O desarranjo entre os dois deputados começou devido às trocas nas composições das Comissões Permanentes da ALMT. Na reconfiguração, Dilmar foi indicado à liderança da Comissão de Constituição, Justiça e Redação (CCJR). Até então, a presidência era ocupada por Botelho, que ficou completamente de fora do grupo.
Botelho associou o escanteamento a um movimento sorrateiro de Dilmar, chegando a dizer que havia levado uma rasteira do colega.
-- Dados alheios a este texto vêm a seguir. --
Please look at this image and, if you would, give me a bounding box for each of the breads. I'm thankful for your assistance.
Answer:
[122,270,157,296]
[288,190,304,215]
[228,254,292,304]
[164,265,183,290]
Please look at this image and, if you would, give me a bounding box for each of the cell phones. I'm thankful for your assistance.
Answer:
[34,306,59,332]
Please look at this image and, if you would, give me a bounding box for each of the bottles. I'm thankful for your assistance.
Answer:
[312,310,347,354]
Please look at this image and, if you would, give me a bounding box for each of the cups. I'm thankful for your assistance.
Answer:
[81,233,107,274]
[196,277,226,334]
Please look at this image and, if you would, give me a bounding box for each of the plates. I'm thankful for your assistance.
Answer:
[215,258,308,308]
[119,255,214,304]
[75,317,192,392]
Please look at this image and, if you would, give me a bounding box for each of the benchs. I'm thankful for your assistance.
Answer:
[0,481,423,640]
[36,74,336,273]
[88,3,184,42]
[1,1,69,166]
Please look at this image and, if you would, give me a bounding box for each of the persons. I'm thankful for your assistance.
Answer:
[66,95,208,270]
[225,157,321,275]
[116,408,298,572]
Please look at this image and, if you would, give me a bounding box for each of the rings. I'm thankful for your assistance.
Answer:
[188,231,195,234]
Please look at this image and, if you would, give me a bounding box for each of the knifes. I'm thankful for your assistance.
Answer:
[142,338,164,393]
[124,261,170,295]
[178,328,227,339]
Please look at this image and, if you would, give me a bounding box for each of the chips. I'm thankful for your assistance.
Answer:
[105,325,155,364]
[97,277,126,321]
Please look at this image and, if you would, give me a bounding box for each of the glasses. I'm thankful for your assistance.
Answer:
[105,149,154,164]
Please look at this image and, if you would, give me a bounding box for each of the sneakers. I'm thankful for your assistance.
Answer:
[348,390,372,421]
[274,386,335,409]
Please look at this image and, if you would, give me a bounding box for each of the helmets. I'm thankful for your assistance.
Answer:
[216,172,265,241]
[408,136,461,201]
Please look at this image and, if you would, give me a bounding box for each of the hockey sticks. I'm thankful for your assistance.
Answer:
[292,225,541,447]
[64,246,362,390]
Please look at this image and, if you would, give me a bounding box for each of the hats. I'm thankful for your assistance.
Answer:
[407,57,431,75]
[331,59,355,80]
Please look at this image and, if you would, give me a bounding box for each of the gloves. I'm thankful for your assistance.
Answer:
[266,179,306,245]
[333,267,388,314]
A reação veio logo na sequência. Botelho migrou de bloco, passando a integrar Bloco Movimento Democrático Brasileiro, liderado por Janaina Riva (MDB).
Com o arranjo, Botelho voltou à CCJR, mas Dilmar expressou publicamente o descontentamento sobre os comentários pejorativos feitos pelo colega.
O parlamentar disse que a situação o levou a reavaliar sua permanência na sigla, apesar de sua longa trajetória no partido, desde a época do antigo PFL e depois Democratas, que deram origem ao atual União Brasil.